■ Your task ■
Print all entries word for word.

■ Available records ■

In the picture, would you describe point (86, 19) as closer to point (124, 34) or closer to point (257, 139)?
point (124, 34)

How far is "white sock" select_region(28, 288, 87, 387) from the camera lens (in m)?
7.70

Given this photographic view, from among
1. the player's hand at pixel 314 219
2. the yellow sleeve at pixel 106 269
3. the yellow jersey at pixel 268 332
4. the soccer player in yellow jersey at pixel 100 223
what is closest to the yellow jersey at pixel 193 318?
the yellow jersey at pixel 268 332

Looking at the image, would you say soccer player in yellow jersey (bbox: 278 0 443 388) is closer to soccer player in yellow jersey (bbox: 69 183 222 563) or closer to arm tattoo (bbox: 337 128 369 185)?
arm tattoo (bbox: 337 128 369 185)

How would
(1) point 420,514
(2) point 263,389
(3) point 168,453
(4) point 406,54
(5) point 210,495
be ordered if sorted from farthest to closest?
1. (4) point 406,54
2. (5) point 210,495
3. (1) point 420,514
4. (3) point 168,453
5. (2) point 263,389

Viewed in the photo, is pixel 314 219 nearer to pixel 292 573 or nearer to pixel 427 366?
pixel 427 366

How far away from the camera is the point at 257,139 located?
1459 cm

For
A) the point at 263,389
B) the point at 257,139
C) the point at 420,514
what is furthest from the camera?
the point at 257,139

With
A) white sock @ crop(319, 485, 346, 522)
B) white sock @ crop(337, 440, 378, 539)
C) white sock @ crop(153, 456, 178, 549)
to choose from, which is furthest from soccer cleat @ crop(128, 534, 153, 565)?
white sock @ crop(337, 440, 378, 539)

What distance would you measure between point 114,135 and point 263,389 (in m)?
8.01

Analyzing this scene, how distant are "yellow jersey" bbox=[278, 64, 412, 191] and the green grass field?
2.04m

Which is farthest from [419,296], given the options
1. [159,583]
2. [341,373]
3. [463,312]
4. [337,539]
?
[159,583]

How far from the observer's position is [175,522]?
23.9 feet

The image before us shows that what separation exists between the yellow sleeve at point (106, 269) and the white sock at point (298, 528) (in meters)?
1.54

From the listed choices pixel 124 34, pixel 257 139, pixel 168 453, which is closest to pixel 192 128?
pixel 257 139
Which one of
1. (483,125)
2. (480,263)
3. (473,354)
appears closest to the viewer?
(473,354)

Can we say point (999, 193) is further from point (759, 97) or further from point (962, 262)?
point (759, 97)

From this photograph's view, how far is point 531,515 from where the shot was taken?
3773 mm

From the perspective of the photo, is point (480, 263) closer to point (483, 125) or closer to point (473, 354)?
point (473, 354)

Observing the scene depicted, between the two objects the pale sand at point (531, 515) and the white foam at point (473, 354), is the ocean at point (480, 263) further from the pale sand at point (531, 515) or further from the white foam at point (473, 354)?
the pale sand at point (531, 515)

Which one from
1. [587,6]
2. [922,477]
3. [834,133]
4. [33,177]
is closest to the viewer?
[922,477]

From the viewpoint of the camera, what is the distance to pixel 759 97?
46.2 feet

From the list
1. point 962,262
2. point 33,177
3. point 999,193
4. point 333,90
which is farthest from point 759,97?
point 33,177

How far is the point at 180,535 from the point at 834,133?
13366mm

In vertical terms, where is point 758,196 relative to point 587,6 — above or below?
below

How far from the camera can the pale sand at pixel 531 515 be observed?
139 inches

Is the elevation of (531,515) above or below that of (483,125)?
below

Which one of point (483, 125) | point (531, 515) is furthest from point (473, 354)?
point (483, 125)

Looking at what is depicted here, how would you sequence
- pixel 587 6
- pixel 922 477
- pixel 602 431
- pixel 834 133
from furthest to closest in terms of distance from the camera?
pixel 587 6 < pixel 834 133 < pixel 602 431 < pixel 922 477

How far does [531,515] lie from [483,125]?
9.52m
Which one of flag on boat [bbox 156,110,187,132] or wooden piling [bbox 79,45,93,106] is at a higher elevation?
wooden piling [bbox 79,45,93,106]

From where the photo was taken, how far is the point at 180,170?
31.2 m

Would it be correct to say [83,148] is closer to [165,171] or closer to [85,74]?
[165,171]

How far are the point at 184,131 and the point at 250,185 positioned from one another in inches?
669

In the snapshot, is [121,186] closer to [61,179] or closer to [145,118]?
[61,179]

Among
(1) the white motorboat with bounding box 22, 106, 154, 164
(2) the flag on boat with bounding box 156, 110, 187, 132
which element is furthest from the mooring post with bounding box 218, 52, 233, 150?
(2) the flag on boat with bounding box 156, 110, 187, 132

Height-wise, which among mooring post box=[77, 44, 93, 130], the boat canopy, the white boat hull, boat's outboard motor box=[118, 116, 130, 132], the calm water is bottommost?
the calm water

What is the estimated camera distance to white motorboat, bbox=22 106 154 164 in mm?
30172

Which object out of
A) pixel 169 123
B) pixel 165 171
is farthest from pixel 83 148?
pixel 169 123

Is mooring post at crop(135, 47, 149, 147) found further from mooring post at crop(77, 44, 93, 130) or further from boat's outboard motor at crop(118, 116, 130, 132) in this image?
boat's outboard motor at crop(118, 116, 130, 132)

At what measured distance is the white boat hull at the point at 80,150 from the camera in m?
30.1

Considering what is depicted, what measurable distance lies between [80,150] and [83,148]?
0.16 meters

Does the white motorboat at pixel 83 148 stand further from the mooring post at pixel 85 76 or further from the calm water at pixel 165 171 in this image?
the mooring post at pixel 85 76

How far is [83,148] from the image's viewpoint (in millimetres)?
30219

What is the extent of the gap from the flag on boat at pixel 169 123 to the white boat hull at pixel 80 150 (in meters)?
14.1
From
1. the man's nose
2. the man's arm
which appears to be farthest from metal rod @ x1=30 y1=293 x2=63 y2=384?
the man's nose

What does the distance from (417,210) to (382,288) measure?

■ Task response ■
In the picture, would you describe point (86, 19) as closer to point (124, 34) or closer to point (257, 139)?
point (124, 34)

How far is "white sock" select_region(28, 288, 87, 387) from the camera lens (in m)?
7.70

Given this photographic view, from among
1. the player's hand at pixel 314 219
2. the yellow sleeve at pixel 106 269
3. the yellow jersey at pixel 268 332
4. the soccer player in yellow jersey at pixel 100 223
what is closest to the yellow jersey at pixel 193 318?
the yellow jersey at pixel 268 332

Looking at the image, would you say soccer player in yellow jersey (bbox: 278 0 443 388) is closer to soccer player in yellow jersey (bbox: 69 183 222 563) or closer to arm tattoo (bbox: 337 128 369 185)?
arm tattoo (bbox: 337 128 369 185)

How would
(1) point 420,514
(2) point 263,389
(3) point 168,453
(4) point 406,54
(5) point 210,495
be ordered if sorted from farthest to closest?
1. (4) point 406,54
2. (5) point 210,495
3. (1) point 420,514
4. (3) point 168,453
5. (2) point 263,389

Viewed in the photo, is pixel 314 219 nearer to pixel 292 573 or nearer to pixel 427 366?
pixel 427 366

How far away from the camera is the point at 257,139 located?
1459 cm

For
A) the point at 263,389
B) the point at 257,139
C) the point at 420,514
what is furthest from the camera?
the point at 257,139

With
A) white sock @ crop(319, 485, 346, 522)
B) white sock @ crop(337, 440, 378, 539)
C) white sock @ crop(153, 456, 178, 549)
to choose from, which is furthest from soccer cleat @ crop(128, 534, 153, 565)?
white sock @ crop(337, 440, 378, 539)

What distance would you measure between point 114,135 and point 263,389 (in m)?
8.01

Analyzing this scene, how distant are "yellow jersey" bbox=[278, 64, 412, 191] and the green grass field?
2.04m

Which is farthest from [419,296], given the options
1. [159,583]
2. [341,373]
3. [463,312]
4. [337,539]
?
[159,583]

How far from the observer's position is [175,522]?
23.9 feet

The image before us shows that what separation exists between the yellow sleeve at point (106, 269) and the white sock at point (298, 528) (in meters)?
1.54

From the listed choices pixel 124 34, pixel 257 139, pixel 168 453, which is closest to pixel 192 128?
pixel 257 139
Which one of
1. (483,125)
2. (480,263)
3. (473,354)
appears closest to the viewer?
(473,354)

Can we say point (999, 193) is further from point (759, 97) or further from point (962, 262)?
point (759, 97)

From this photograph's view, how far is point 531,515 from where the shot was taken?
3773 mm

From the perspective of the photo, is point (480, 263) closer to point (483, 125) or closer to point (473, 354)?
point (473, 354)

Observing the scene depicted, between the two objects the pale sand at point (531, 515) and the white foam at point (473, 354), is the ocean at point (480, 263) further from the pale sand at point (531, 515) or further from the white foam at point (473, 354)?
the pale sand at point (531, 515)

Which one from
1. [587,6]
2. [922,477]
3. [834,133]
4. [33,177]
is closest to the viewer?
[922,477]

From the viewpoint of the camera, what is the distance to pixel 759 97?
46.2 feet

From the list
1. point 962,262
2. point 33,177
3. point 999,193
4. point 333,90
which is farthest from point 759,97?
point 33,177

How far is the point at 180,535 from the point at 834,133?
13366mm

In vertical terms, where is point 758,196 relative to point 587,6 — above or below?
below

How far from the camera can the pale sand at pixel 531 515 be observed?
139 inches

Is the elevation of (531,515) above or below that of (483,125)?
below

Which one of point (483, 125) | point (531, 515) is furthest from point (473, 354)?
point (483, 125)

Looking at what is depicted here, how would you sequence
- pixel 587 6
- pixel 922 477
- pixel 602 431
- pixel 834 133
from furthest to closest in terms of distance from the camera?
pixel 587 6 < pixel 834 133 < pixel 602 431 < pixel 922 477

How far does [531,515] lie from [483,125]?
9.52m
Which one of flag on boat [bbox 156,110,187,132] or wooden piling [bbox 79,45,93,106] is at a higher elevation?
wooden piling [bbox 79,45,93,106]

From where the photo was taken, how far is the point at 180,170?
31.2 m

Would it be correct to say [83,148] is closer to [165,171] or closer to [85,74]?
[165,171]

How far are the point at 184,131 and the point at 250,185 positioned from one another in inches?
669

In the snapshot, is [121,186] closer to [61,179] or closer to [145,118]?
[61,179]

Among
(1) the white motorboat with bounding box 22, 106, 154, 164
(2) the flag on boat with bounding box 156, 110, 187, 132
which element is furthest from the mooring post with bounding box 218, 52, 233, 150?
(2) the flag on boat with bounding box 156, 110, 187, 132

Height-wise, which among mooring post box=[77, 44, 93, 130], the boat canopy, the white boat hull, boat's outboard motor box=[118, 116, 130, 132], the calm water is bottommost?
the calm water

What is the estimated camera distance to white motorboat, bbox=22 106 154 164 in mm?
30172

Which object out of
A) pixel 169 123
B) pixel 165 171
is farthest from pixel 83 148?
pixel 169 123

Is mooring post at crop(135, 47, 149, 147) found further from mooring post at crop(77, 44, 93, 130) or further from boat's outboard motor at crop(118, 116, 130, 132) in this image?
boat's outboard motor at crop(118, 116, 130, 132)

At what measured distance is the white boat hull at the point at 80,150 from the camera in m?
30.1

Considering what is depicted, what measurable distance lies between [80,150] and [83,148]?
0.16 meters

Does the white motorboat at pixel 83 148 stand further from the mooring post at pixel 85 76 or further from the calm water at pixel 165 171 in this image?
the mooring post at pixel 85 76

How far is [83,148] from the image's viewpoint (in millimetres)?
30219

What is the extent of the gap from the flag on boat at pixel 169 123 to the white boat hull at pixel 80 150 (in meters)?
14.1
From
1. the man's nose
2. the man's arm
which appears to be farthest from metal rod @ x1=30 y1=293 x2=63 y2=384?
the man's nose

What does the distance from (417,210) to (382,288) measure?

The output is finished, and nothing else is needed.